Las Vegas AI; A Baseball Predictor

Zeb Gordon
Bucknell AI & CogSci
11 min readNov 8, 2019

Las Vegas AI; A Baseball Predictor

By Jarek Gozdieski. Weiwei Gu and Zeb Gordon

Introduction:

We have constructed an Artificial Intelligence agent that can predict the outcome of baseball games. The data used to build up the prediction is based on recent historical statistics of team statistics and individual pitcher statistics who will be playing that game. The AI agent will be constructed with a neural network that will weight different variables based on how much the variable influences the outcome. The network will output the confidence of winning for a specific team of the matchup the network analyzes.

Our short term goal will be to have out agent predict a game or a series because baseball teams usually play three or four games against each team.
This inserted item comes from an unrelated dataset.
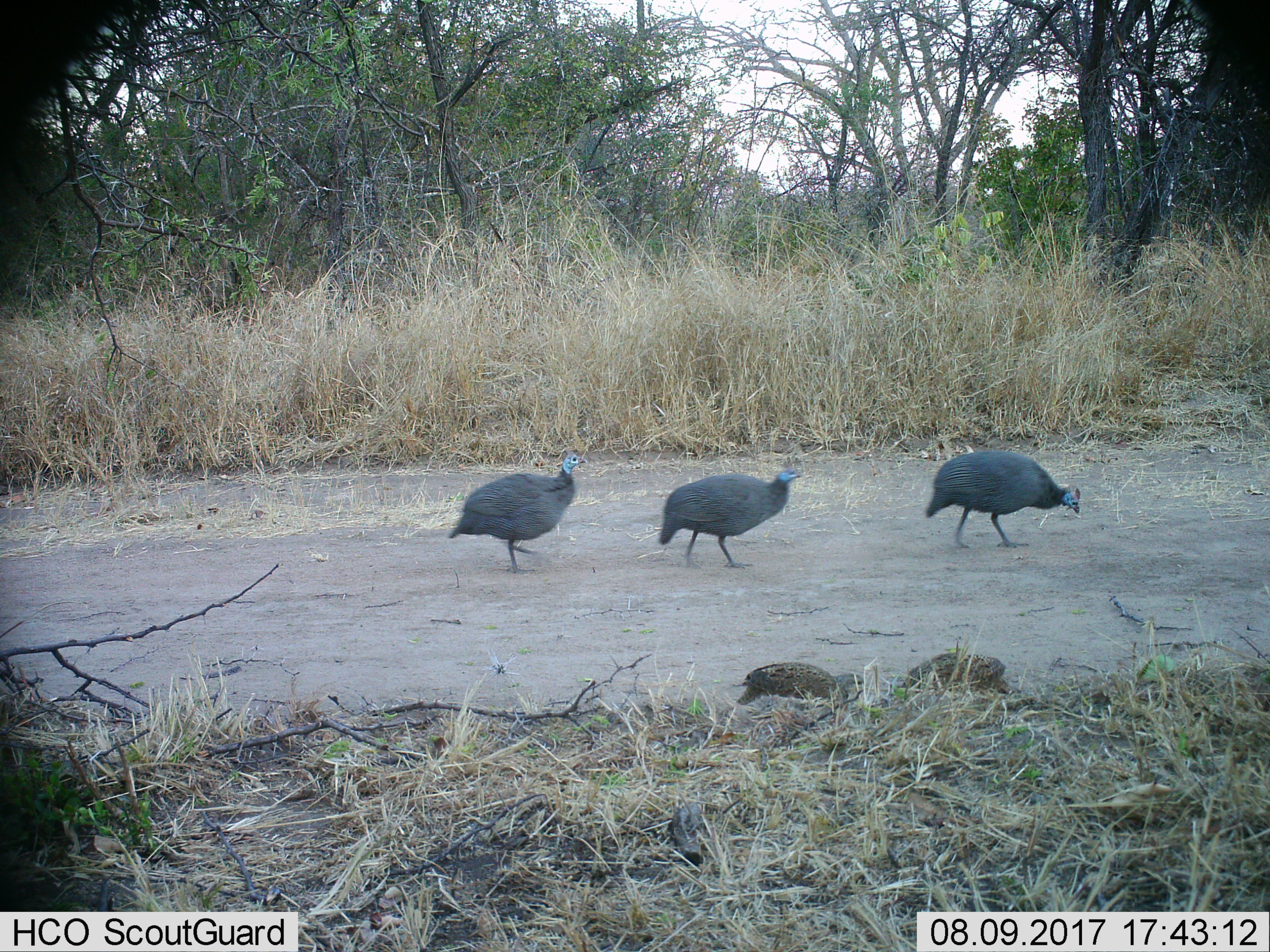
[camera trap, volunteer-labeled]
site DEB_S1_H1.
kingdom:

Our long term goal would be to predict season long records and who will be in the playoffs as well as who will win the World Series. We also plan to incorporate external variables which include weather, injuries, and who is playing at their home stadium and who is playing at their away stadium.
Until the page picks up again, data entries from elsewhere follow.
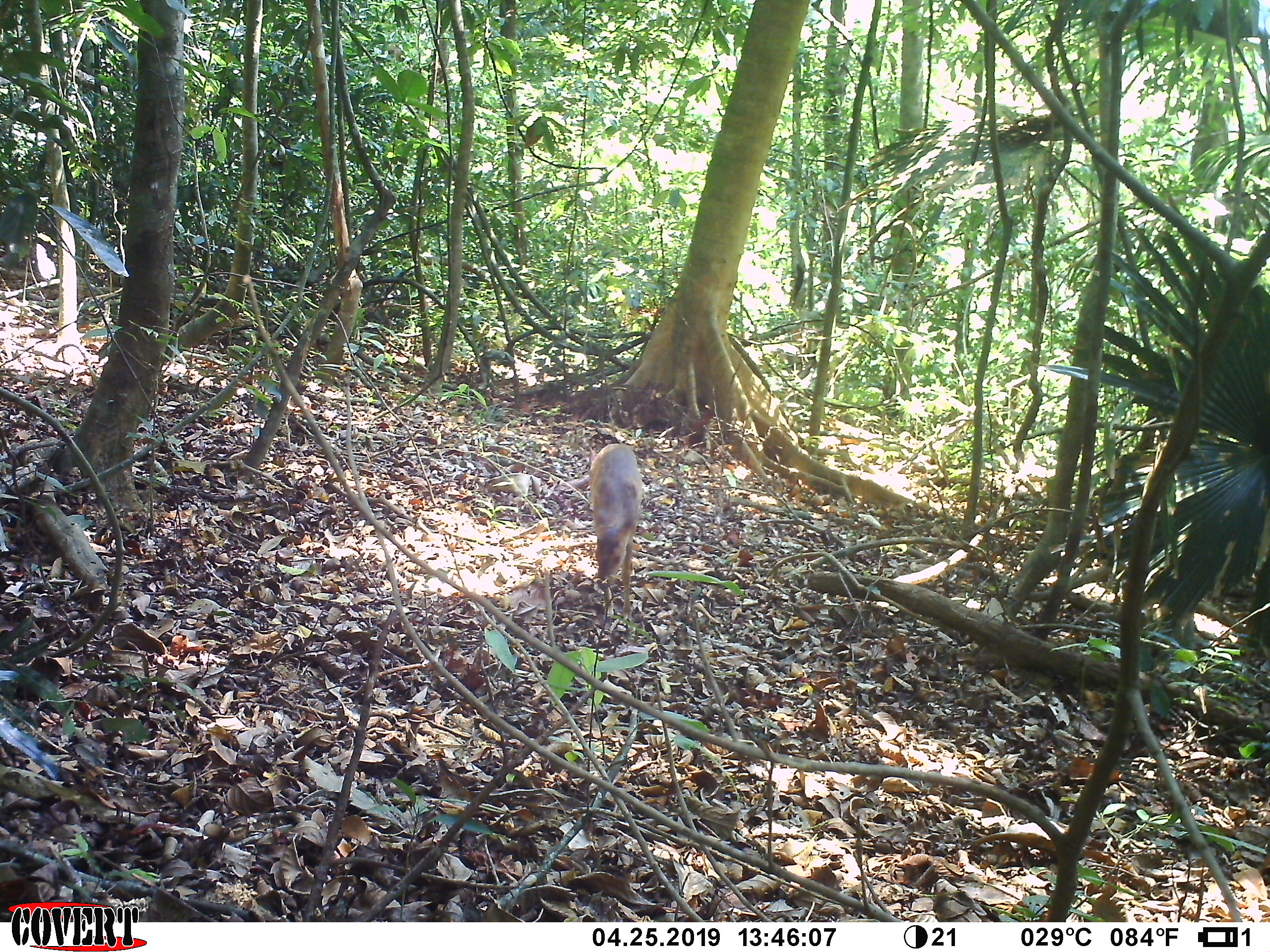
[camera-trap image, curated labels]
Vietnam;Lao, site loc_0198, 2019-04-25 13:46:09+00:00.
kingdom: Animalia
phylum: Chordata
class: Mammalia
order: Artiodactyla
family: Cervidae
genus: Muntiacus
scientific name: Muntiacus vuquangensis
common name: large-antlered muntjac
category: large antlered muntjac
Large antlered muntjac (large-antlered muntjac) (Muntiacus vuquangensis). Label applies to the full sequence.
The environment that we foresee our agent being used in would be in a sports betting scenario that people could use to get a better reference on what team to bet on. Another environment that our agent could be used could be within baseball organizations. Organizations could use our agent to see what the need to address in team statistics in order to win a game and have a better record. This could help them negotiate contracts more efficiently as well as finding the right baseball players and mix of players to help their team.

There are a lot of adaptations that our agent needs to address. The agent needs to adapt to the teams that are playing the specific game it’s analyzing, as well as adapt to the data of those specific teams. Another adaptation that we need to address when we extend our agent to our long term goal is any external variables. This includes weather, injuries,and any trades that the team makes. The agent should also adapt to the recent record of each team. Athletic teams, especially baseball, tend to do better when they have a lot of momentum. This seems especially evident in longer series such as the postseason. This agent needs to be able to versatile in order to address these variables and problems.

Analytics in Baseball:

The decision to use baseball for the AI agent is because baseball has become the leading sport for analytically analysis. There is so much data for all positions and situations whether it be a pitcher-batter matchup, batting statistics, fielding statistics and the pitching and bullpen statistics.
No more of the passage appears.